TASK INPUTS section start
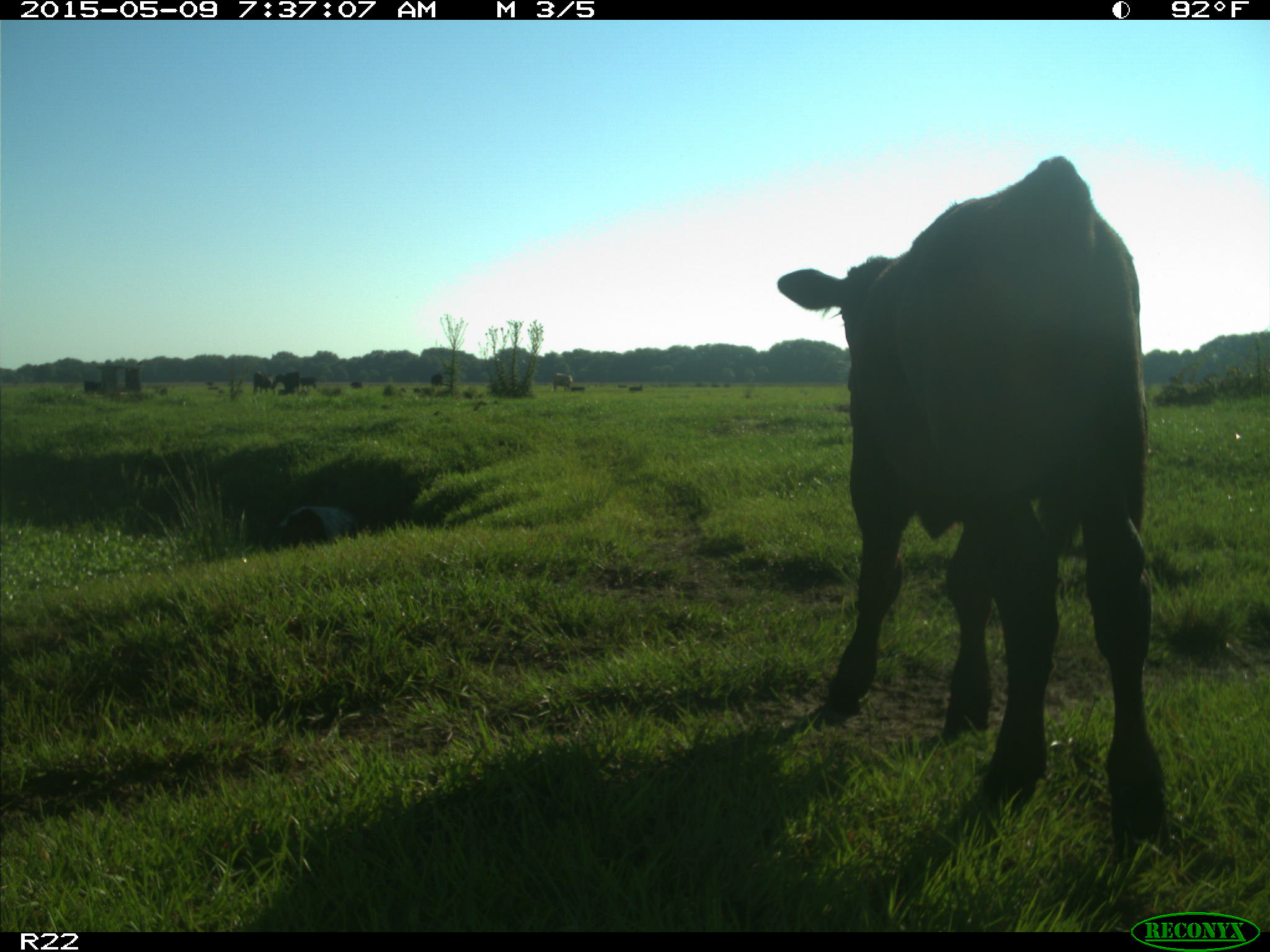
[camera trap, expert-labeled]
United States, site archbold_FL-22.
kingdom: Animalia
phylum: Chordata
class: Mammalia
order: Artiodactyla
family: Bovidae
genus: Bos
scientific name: Bos taurus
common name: domestic cow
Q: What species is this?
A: Bos taurus (domestic cow).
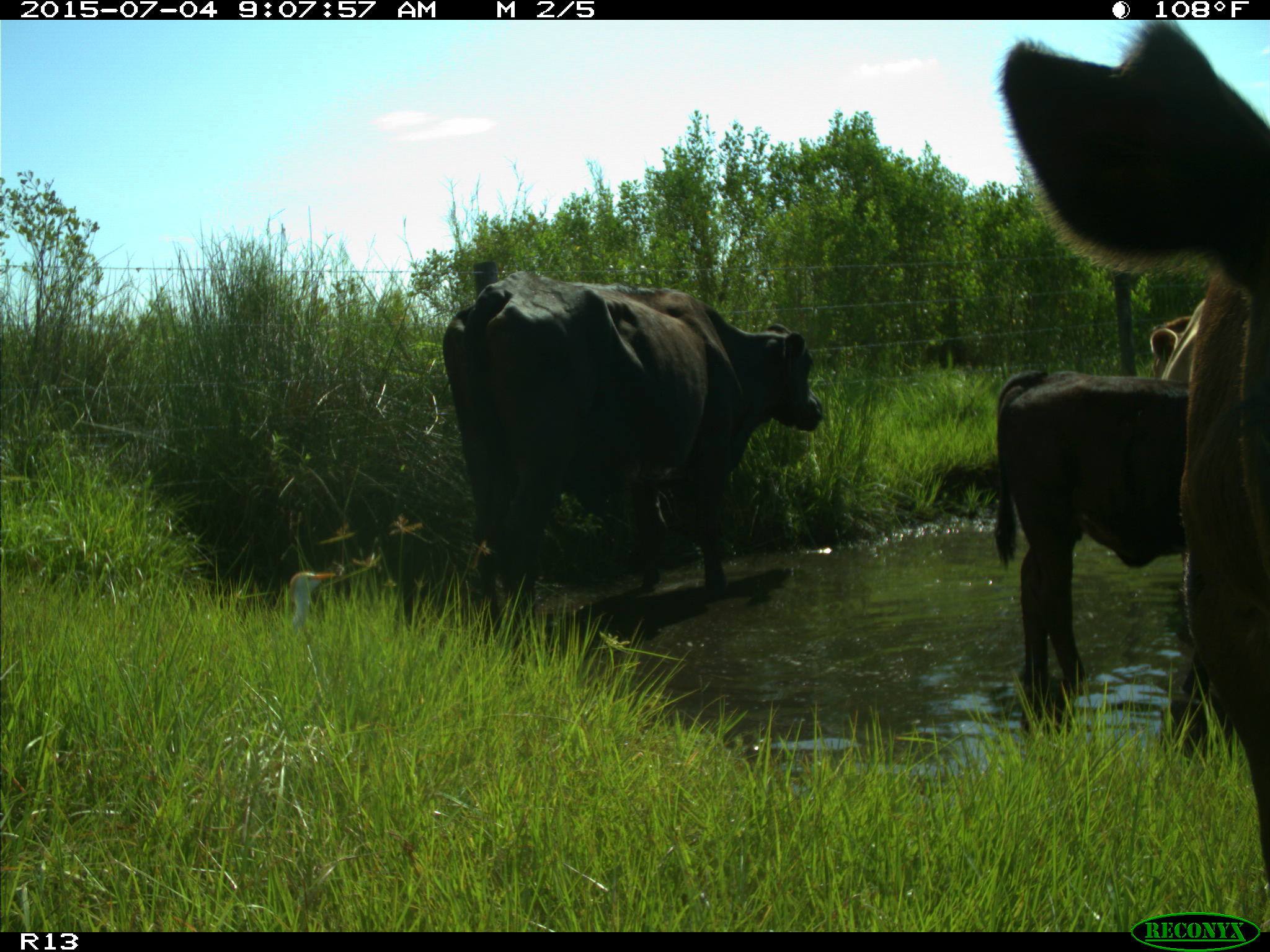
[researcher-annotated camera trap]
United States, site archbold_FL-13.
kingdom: Animalia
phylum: Chordata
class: Mammalia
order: Artiodactyla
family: Bovidae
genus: Bos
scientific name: Bos taurus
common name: domestic cow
Bos taurus (domestic cow).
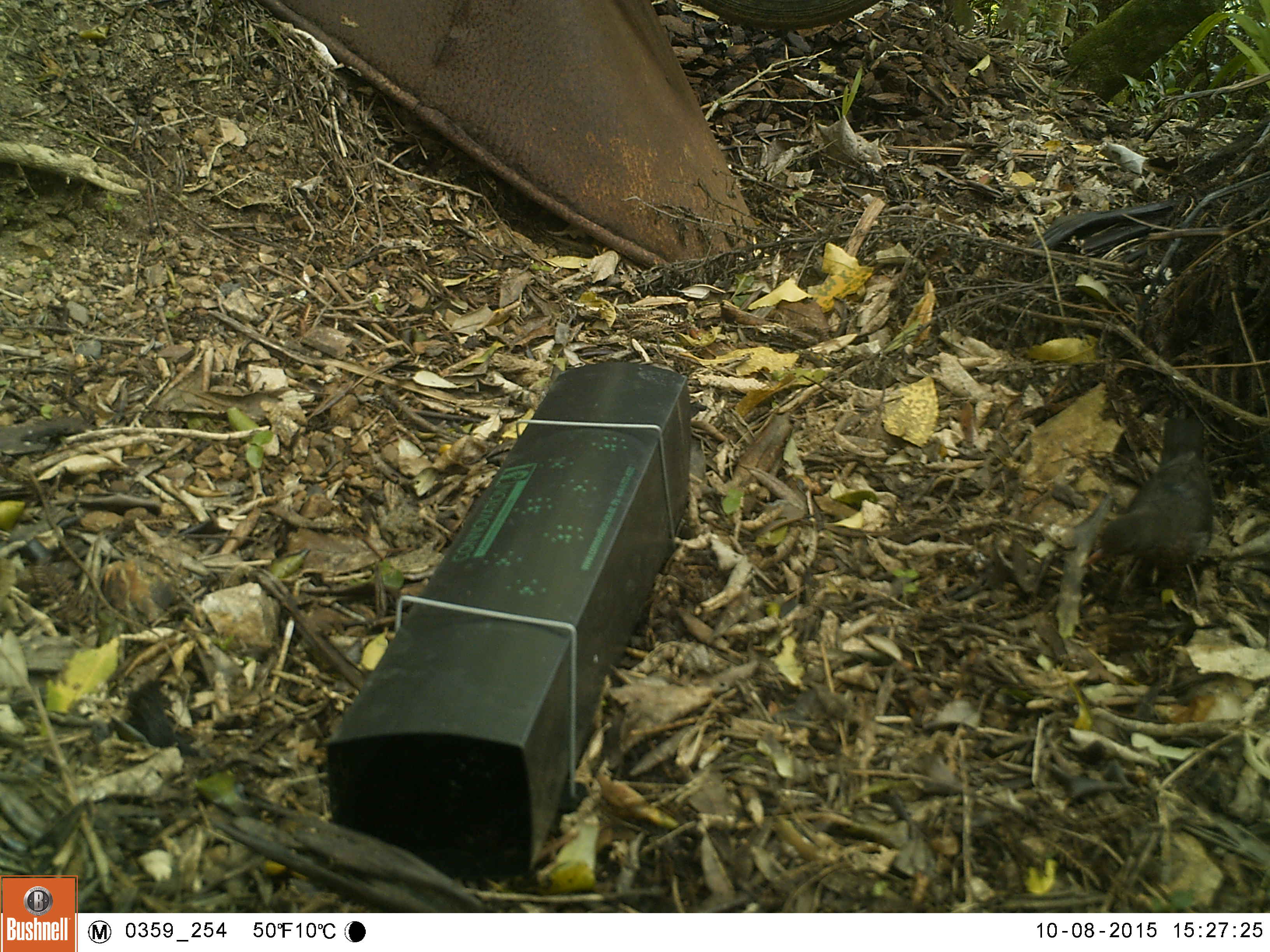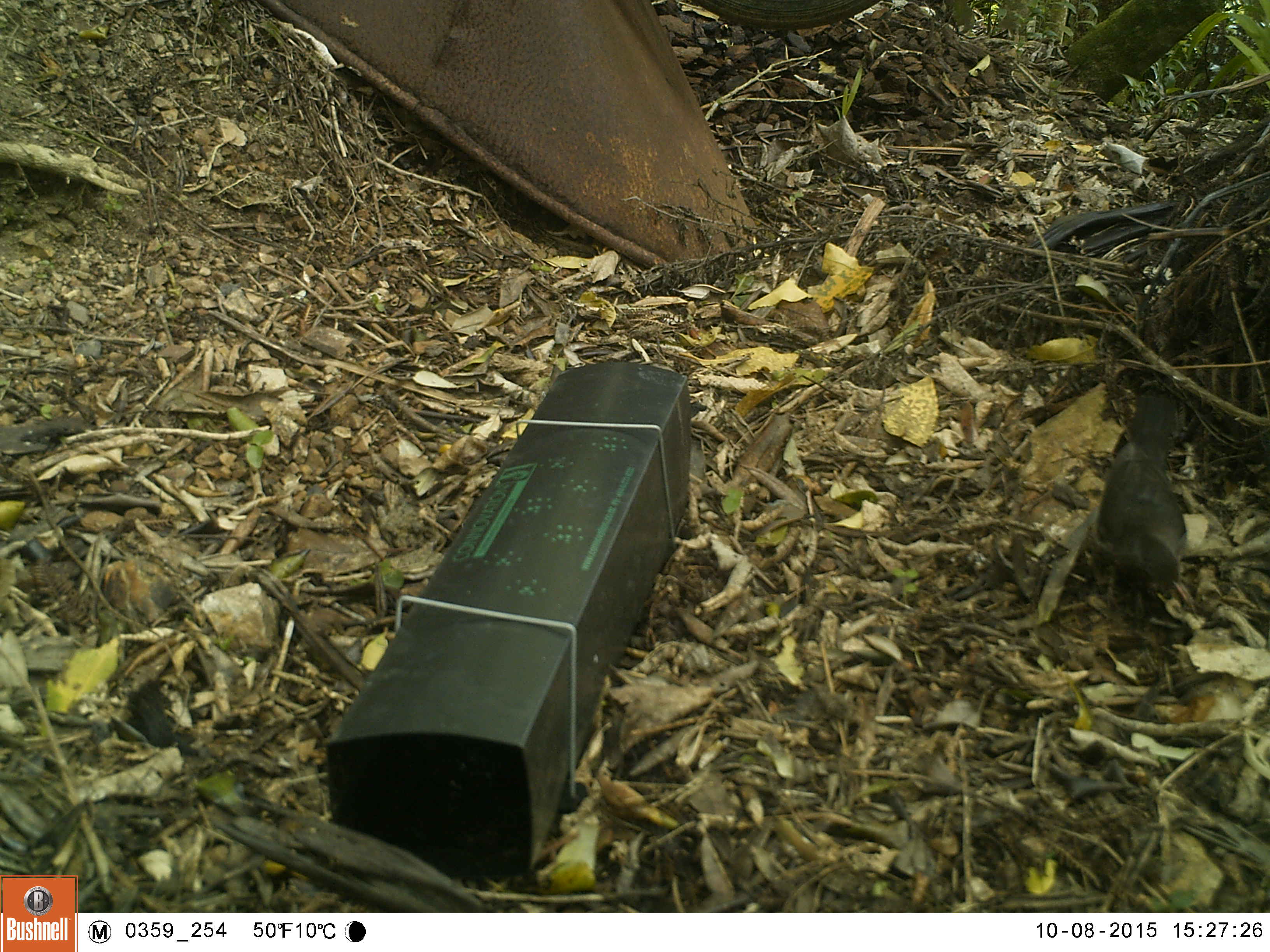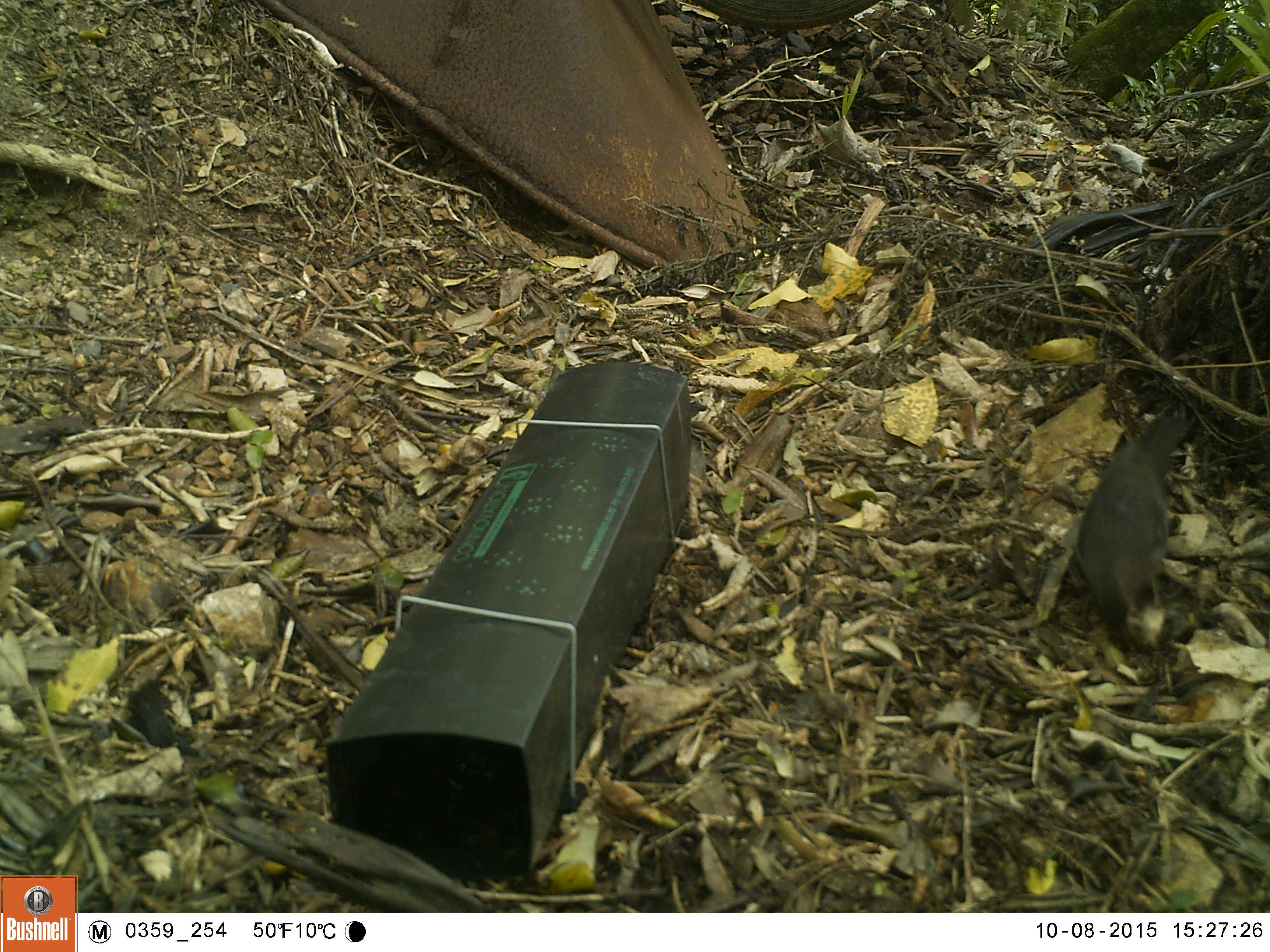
TASK INPUTS section end
Going through the records above, state how many lines carry "trap", with no other text.

■ RESULT OF THIS EXERCISE
2